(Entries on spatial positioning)
[Start]
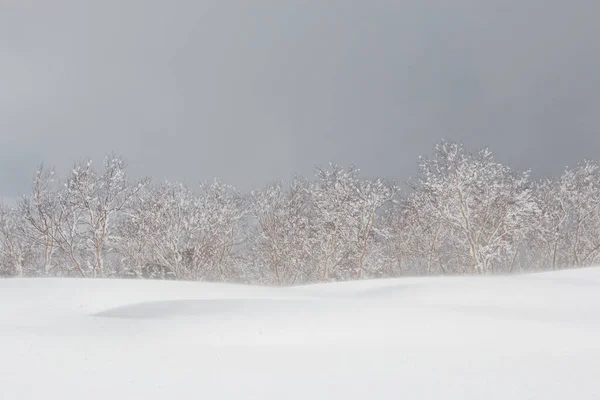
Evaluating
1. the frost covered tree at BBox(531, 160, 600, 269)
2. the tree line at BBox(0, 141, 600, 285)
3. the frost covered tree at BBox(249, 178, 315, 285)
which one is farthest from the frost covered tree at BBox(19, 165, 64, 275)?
the frost covered tree at BBox(531, 160, 600, 269)

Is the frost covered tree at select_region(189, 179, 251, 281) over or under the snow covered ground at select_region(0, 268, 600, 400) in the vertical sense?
under

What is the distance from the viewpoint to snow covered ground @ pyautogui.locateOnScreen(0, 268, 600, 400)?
524 centimetres

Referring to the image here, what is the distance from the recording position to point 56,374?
5.67 m

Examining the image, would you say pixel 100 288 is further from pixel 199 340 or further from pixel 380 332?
pixel 380 332

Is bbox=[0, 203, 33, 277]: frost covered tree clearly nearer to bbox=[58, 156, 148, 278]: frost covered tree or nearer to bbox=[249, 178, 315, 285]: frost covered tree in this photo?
bbox=[58, 156, 148, 278]: frost covered tree

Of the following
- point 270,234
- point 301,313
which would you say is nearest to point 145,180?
point 270,234

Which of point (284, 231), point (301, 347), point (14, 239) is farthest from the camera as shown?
point (14, 239)

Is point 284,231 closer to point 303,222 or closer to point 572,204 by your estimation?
point 303,222

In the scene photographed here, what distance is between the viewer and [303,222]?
30.4 metres

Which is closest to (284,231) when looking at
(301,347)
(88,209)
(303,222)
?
(303,222)

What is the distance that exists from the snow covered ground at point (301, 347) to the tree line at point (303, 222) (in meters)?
16.0

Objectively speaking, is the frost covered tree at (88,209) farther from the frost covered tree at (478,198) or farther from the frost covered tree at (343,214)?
Result: the frost covered tree at (478,198)

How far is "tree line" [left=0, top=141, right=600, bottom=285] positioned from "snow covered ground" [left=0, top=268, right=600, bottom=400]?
1599cm

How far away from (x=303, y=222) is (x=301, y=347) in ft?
77.3
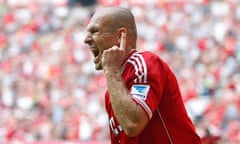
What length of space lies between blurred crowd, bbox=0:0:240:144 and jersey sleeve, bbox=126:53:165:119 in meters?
7.45

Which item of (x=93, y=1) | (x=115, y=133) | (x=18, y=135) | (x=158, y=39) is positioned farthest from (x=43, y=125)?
(x=115, y=133)

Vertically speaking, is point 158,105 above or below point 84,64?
above

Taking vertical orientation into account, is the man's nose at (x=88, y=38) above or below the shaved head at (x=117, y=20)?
below

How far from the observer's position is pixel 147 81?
4.11m

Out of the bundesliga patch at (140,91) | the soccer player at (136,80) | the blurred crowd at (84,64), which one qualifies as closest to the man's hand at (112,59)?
the soccer player at (136,80)

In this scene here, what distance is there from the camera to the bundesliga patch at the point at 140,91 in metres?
4.06

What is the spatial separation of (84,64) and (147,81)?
44.9ft

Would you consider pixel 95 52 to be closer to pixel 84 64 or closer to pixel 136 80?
pixel 136 80

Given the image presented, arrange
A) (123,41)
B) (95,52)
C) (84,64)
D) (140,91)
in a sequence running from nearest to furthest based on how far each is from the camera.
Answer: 1. (140,91)
2. (123,41)
3. (95,52)
4. (84,64)

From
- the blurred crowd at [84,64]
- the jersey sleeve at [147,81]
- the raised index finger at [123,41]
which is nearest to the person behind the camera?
the jersey sleeve at [147,81]

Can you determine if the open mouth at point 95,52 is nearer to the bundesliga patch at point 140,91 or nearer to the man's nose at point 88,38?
the man's nose at point 88,38

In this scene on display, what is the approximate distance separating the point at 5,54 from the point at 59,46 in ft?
4.33

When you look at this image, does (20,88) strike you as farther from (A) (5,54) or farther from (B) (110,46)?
(B) (110,46)

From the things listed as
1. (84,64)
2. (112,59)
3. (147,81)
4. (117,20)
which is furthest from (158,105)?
(84,64)
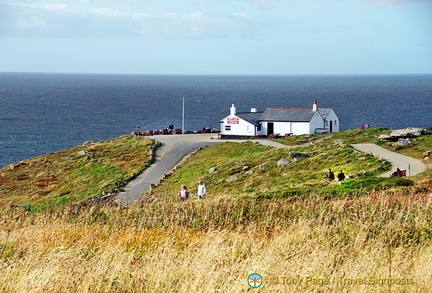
[End]
__THE PROBLEM__. Rewrite all of the records above as a numbered list with one line per item, leaving out the blank lines and the pictures.

__WRITTEN RESPONSE__.
1. Evaluating
2. 1. the frost covered tree at BBox(531, 160, 600, 269)
3. 2. the tree line at BBox(0, 141, 600, 285)
4. 3. the frost covered tree at BBox(249, 178, 315, 285)
5. which one is farthest from the frost covered tree at BBox(19, 165, 64, 275)?
6. the frost covered tree at BBox(531, 160, 600, 269)
7. Is the frost covered tree at select_region(189, 179, 251, 281) over or under the snow covered ground at select_region(0, 268, 600, 400) in the vertical sense?
8. under
9. What is the distance from the viewpoint to snow covered ground @ pyautogui.locateOnScreen(0, 268, 600, 400)?
10. 524 centimetres
11. Referring to the image here, what is the distance from the recording position to point 56,374?
12. 5.67 m
13. Examining the image, would you say pixel 100 288 is further from pixel 199 340 or further from pixel 380 332?
14. pixel 380 332
15. Is bbox=[0, 203, 33, 277]: frost covered tree clearly nearer to bbox=[58, 156, 148, 278]: frost covered tree or nearer to bbox=[249, 178, 315, 285]: frost covered tree in this photo?
16. bbox=[58, 156, 148, 278]: frost covered tree
17. Of the following
18. - point 270,234
19. - point 301,313
20. which would you say is nearest to point 145,180?
21. point 270,234
22. Which of point (284, 231), point (301, 347), point (14, 239) is farthest from the camera as shown?
23. point (14, 239)
24. Is point 284,231 closer to point 303,222 or closer to point 572,204 by your estimation?
25. point 303,222
26. In the scene photographed here, what distance is between the viewer and [303,222]?
27. 30.4 metres
28. Which is closest to (284,231) when looking at
29. (301,347)
30. (88,209)
31. (303,222)
32. ?
33. (303,222)
34. What is the distance that exists from the snow covered ground at point (301, 347) to the tree line at point (303, 222) (in meters)?
35. 16.0
36. Objectively speaking, is the frost covered tree at (88,209) farther from the frost covered tree at (478,198) or farther from the frost covered tree at (343,214)?
37. Result: the frost covered tree at (478,198)
38. How far is "tree line" [left=0, top=141, right=600, bottom=285] positioned from "snow covered ground" [left=0, top=268, right=600, bottom=400]?
39. 1599cm
40. How far away from (x=303, y=222) is (x=301, y=347) in ft?
41. 77.3
42. What length of space lies between blurred crowd, bbox=0:0:240:144 and jersey sleeve, bbox=126:53:165:119 in meters?
43. 7.45
44. Which item of (x=93, y=1) | (x=115, y=133) | (x=18, y=135) | (x=158, y=39) is positioned farthest from (x=43, y=125)?
45. (x=115, y=133)
46. Vertically speaking, is point 158,105 above or below point 84,64?
47. above
48. Taking vertical orientation into account, is the man's nose at (x=88, y=38) above or below the shaved head at (x=117, y=20)?
49. below
50. How far from the observer's position is pixel 147 81?
51. 4.11m
52. Out of the bundesliga patch at (140,91) | the soccer player at (136,80) | the blurred crowd at (84,64), which one qualifies as closest to the man's hand at (112,59)?
53. the soccer player at (136,80)
54. In this scene here, what distance is there from the camera to the bundesliga patch at the point at 140,91 in metres?
55. 4.06
56. What is the spatial separation of (84,64) and (147,81)?
57. 44.9ft
58. Would you consider pixel 95 52 to be closer to pixel 84 64 or closer to pixel 136 80?
59. pixel 136 80
60. Given the image presented, arrange
61. A) (123,41)
62. B) (95,52)
63. C) (84,64)
64. D) (140,91)
65. in a sequence running from nearest to furthest based on how far each is from the camera.
66. Answer: 1. (140,91)
67. 2. (123,41)
68. 3. (95,52)
69. 4. (84,64)
70. From
71. - the blurred crowd at [84,64]
72. - the jersey sleeve at [147,81]
73. - the raised index finger at [123,41]
74. which is nearest to the person behind the camera?
75. the jersey sleeve at [147,81]
76. Can you determine if the open mouth at point 95,52 is nearer to the bundesliga patch at point 140,91 or nearer to the man's nose at point 88,38?
77. the man's nose at point 88,38
78. In this scene on display, what is the approximate distance separating the point at 5,54 from the point at 59,46 in ft?
79. 4.33
80. When you look at this image, does (20,88) strike you as farther from (A) (5,54) or farther from (B) (110,46)?
81. (B) (110,46)
82. From the things listed as
83. 1. (84,64)
84. 2. (112,59)
85. 3. (147,81)
86. 4. (117,20)
87. which is furthest from (158,105)?
88. (84,64)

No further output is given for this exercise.